__Excerpt__.
*** Block opens ***

The Substernal SPACE: The Final Frontier?

Despite advances in implantable cardioverter-defibrillator (ICD) technology, most systems continue to be limited by the requirement to place leads inside the heart. The totally subcutaneous implantable defibrillator (S-ICD) avoids placement of leads in the heart, but has its own limitations, which include the inability to deliver chronic bradycardia pacing or antitachycardia pacing on demand, and the relatively high energy requirements resulting in a device that is significantly larger than a standard ICD.

*** Block closes ***

__Data below__.
*** Block opens ***

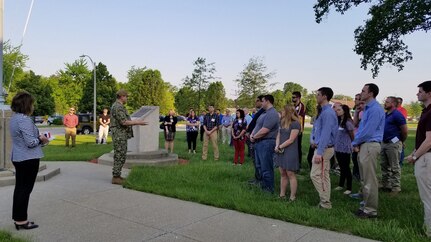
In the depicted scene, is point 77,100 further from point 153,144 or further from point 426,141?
point 426,141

*** Block closes ***

__Questions to answer__.
A. Summarize the excerpt on implantable defibrillators in two sentences.
B. List every limitation of the S-ICD that the excerpt on implantable defibrillators names.
C. According to the excerpt on implantable defibrillators, what requirement continues to limit most ICD systems?

__Solutions for each task__.
A. Despite advances in implantable cardioverter-defibrillator (ICD) technology, most systems are still limited by the need to place leads inside the heart. The totally subcutaneous implantable defibrillator (S-ICD) avoids intracardiac leads, but it cannot deliver chronic bradycardia pacing or antitachycardia pacing on demand, and its relatively high energy requirements make it significantly larger than a standard ICD.

B.
- Inability to deliver chronic bradycardia pacing on demand
- Inability to deliver antitachycardia pacing on demand
- Relatively high energy requirements, resulting in a device significantly larger than a standard ICD

C. The requirement to place leads inside the heart.